The Forgotten Japanese Internment of Latin America

During World War II, the U.S. secretly deported thousands of Latin Americans of Japanese descent to internment camps.

Ask about Japanese American internment, and most people recall the 120,000 civilians forcibly relocated from the U.S. West Coast during World War II. However, few realize that the United States also orchestrated the forced deportation and internment of more than 2,000 men, women, and children of Japanese descent from Latin American countries, in a secret wartime program shrouded in secrecy and injustice.

Beginning in 1942, the United States government pressured more than a dozen Central and South American countries to arrest thousands of ethnic Japanese, most of whom were born and raised in their home countries, and ship them to U.S. internment camps.
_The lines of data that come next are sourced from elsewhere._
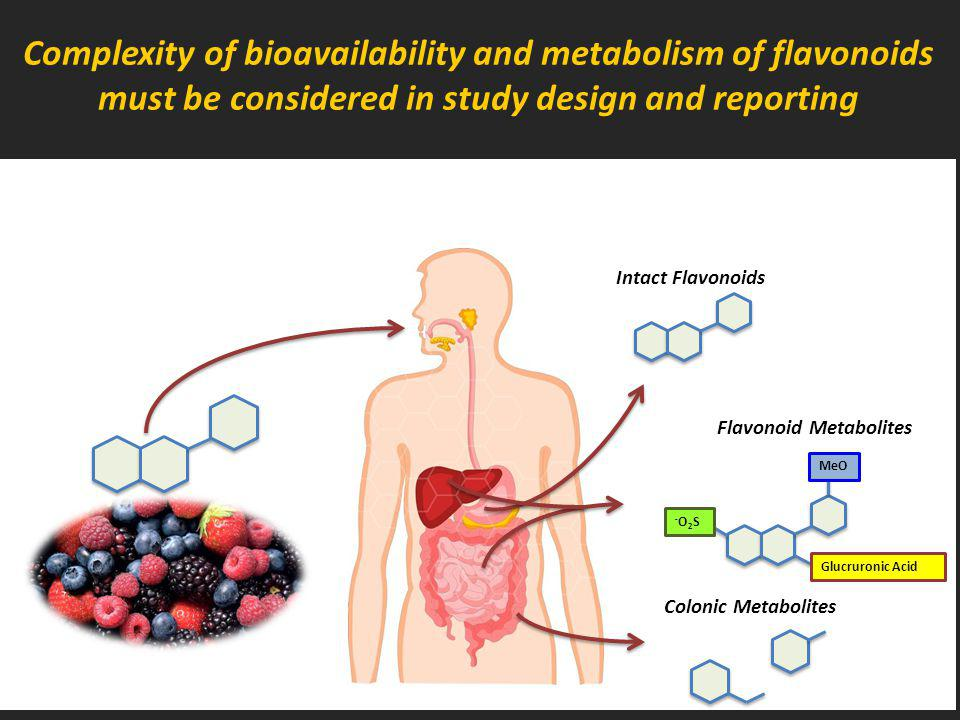 Complexity of bioavailability and metabolism of flavonoids must be considered in study design and reporting Intact Flavonoids MeO Glucruronic Acid -O2S-O2S Flavonoid Metabolites Colonic Metabolites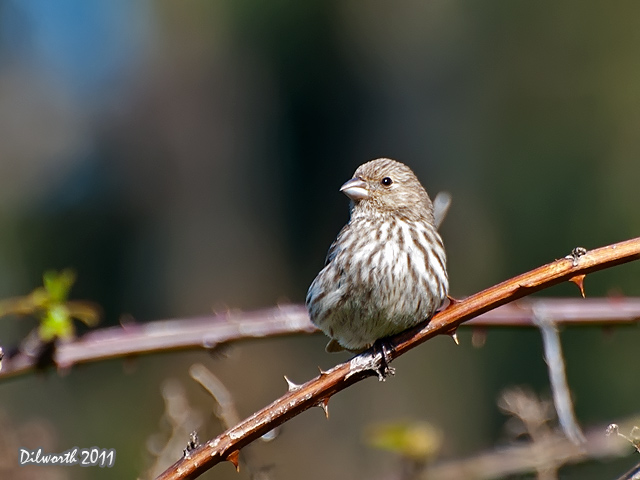 906m1 House Finch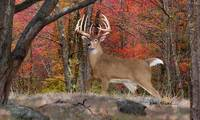 Whitetail Deer - Rambo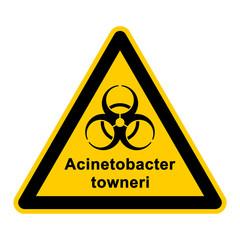 wso125 WarnSchildOrange - acinetobacter towneri - g3050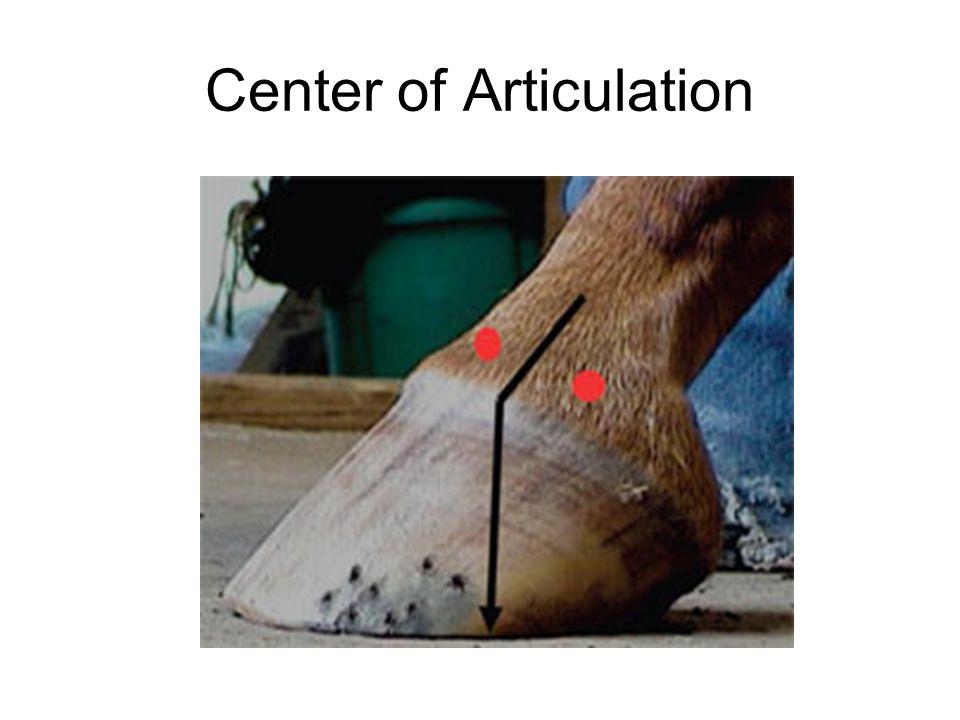 Center of Articulation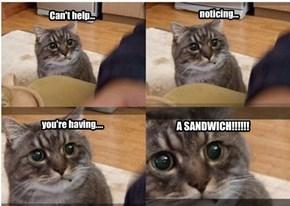 A Tuna Sandwich!
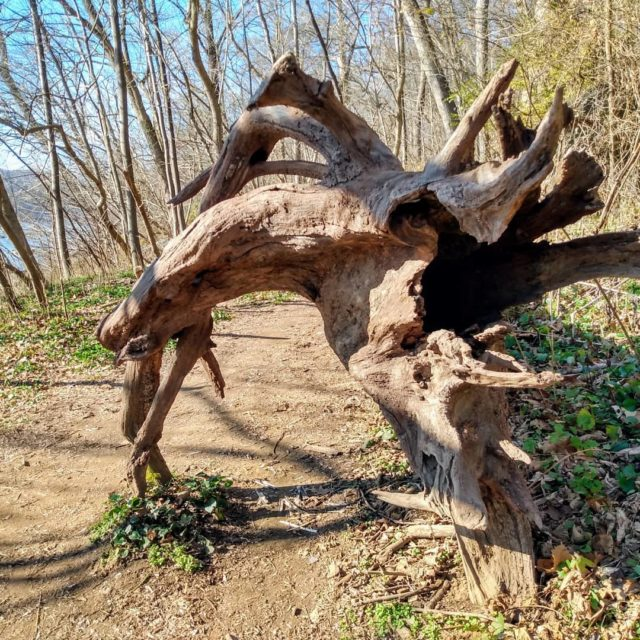 Mother Nature. Goat Trail. Great Falls. #tree #mothernature #greatfallsmaryland #visitmaryland #hiking #travel #naturephotography #postcardsfromtheworld #travelphotography #takeawalk #trails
The majority came from Peru, whose sizable Japanese community faced widespread suspicion after the attack on Pearl Harbor. The U.S., seeking hostages for possible prisoner exchanges with Japan and aiming to neutralize perceived threats in the Western Hemisphere, demanded that its neighbors hand over anyone of Japanese ancestry.

These Latin American internees had no ties to Japan beyond distant ancestry; many did not even speak Japanese. Under U.S. direction, authorities seized properties, businesses, and bank accounts. Men were often arrested first, sometimes with little or no warning. In many cases, wives and children joined them only after months of separation and dire uncertainty. Families were placed on ships and sent thousands of miles to New Orleans, then loaded onto trains bound for remote U.S. detention centers, such as Crystal City, Texas.
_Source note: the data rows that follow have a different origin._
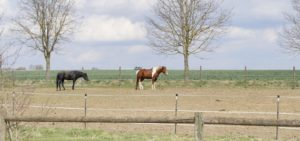 Electric Fence for Horses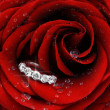 rosa roja con diamante anillo closeup — Foto de Stock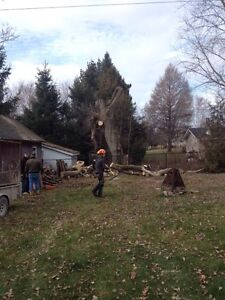 Tree Service/Removal Kingston Kingston Area image 7
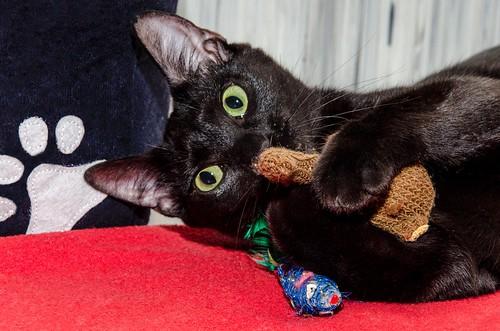 Morgana, gatita negra monísima, juguetona y tímida esterilizada, nacida en Julio´16, en adopción. Valencia. ADOPTADA. 34712586625_cffafac1cb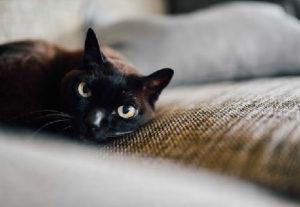 cat-on-carpet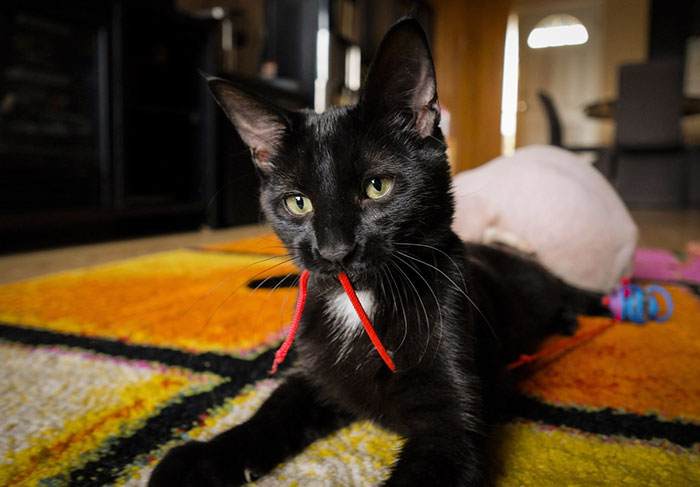 Купленный за700$ сфинкс оказался... обычным БРИТЫМ котом!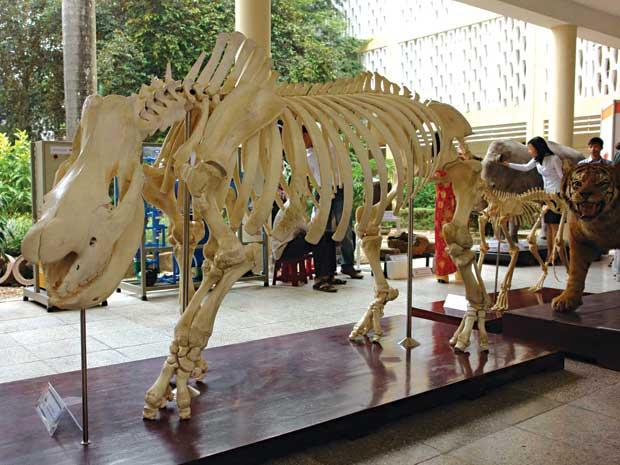 Việt Nam sắp có Bảo tàng Thiên nhiên - 1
The conditions of their detention mirrored those faced by Japanese Americans: barbed wire, armed guards, and communal living. But while Japanese Americans were at least U.S. citizens or legal residents, the Latin American internees found themselves effectively stateless. Many had their passports confiscated, and some became eligible for deportation to Japan—despite never having set foot there.
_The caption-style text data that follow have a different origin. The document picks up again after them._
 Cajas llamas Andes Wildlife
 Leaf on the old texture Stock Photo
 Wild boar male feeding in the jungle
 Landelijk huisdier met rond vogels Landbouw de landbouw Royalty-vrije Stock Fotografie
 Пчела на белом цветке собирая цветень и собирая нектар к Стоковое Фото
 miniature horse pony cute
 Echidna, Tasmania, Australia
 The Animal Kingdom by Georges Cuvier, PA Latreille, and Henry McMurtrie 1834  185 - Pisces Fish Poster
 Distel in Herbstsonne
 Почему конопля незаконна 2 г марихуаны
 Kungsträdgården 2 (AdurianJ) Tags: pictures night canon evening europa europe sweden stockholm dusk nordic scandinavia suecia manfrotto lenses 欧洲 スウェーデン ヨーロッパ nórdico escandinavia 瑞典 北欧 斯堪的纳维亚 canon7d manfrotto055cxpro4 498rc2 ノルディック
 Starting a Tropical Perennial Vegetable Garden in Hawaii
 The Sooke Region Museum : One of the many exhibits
Perhaps the most startling element of this chapter is that the primary motivation for the program was not security but diplomacy. The United States used hundreds of Latin American Japanese civilians—including children—as pawns in prisoner-of-war exchanges with Japan. Roughly 800 were shipped to Japan under these circumstances, their destinies shaped by the cold calculations of wartime bargaining.

After the war, most Latin American governments refused to readmit their former citizens, who now had nowhere to go. Some languished in U.S. camps for years, while others struggled to settle in the United States, their legal status unresolved. It was not until decades later that survivors and their descendants began to speak publicly about their traumatic experiences.

The Japanese Latin American internment program remained largely secret until the 1980s, when activists and researchers exposed documentary evidence in U.S. government archives. In 1998, after years of lobbying, the U.S. government issued a formal apology and offered modest compensation to surviving internees through a special bill, separate from its earlier redress for Japanese Americans. Still, recognition of this unique episode remains scant in both American and Latin American history.

This forgotten saga reveals not only the reach of U.S. wartime policy beyond its borders but also the profound impact on generations caught up in international conflicts they neither started nor understood. The story of Latin America’s Japanese internees invites broader reflection on the ethical costs of national security—and on the persistence of overlooked historical injustices.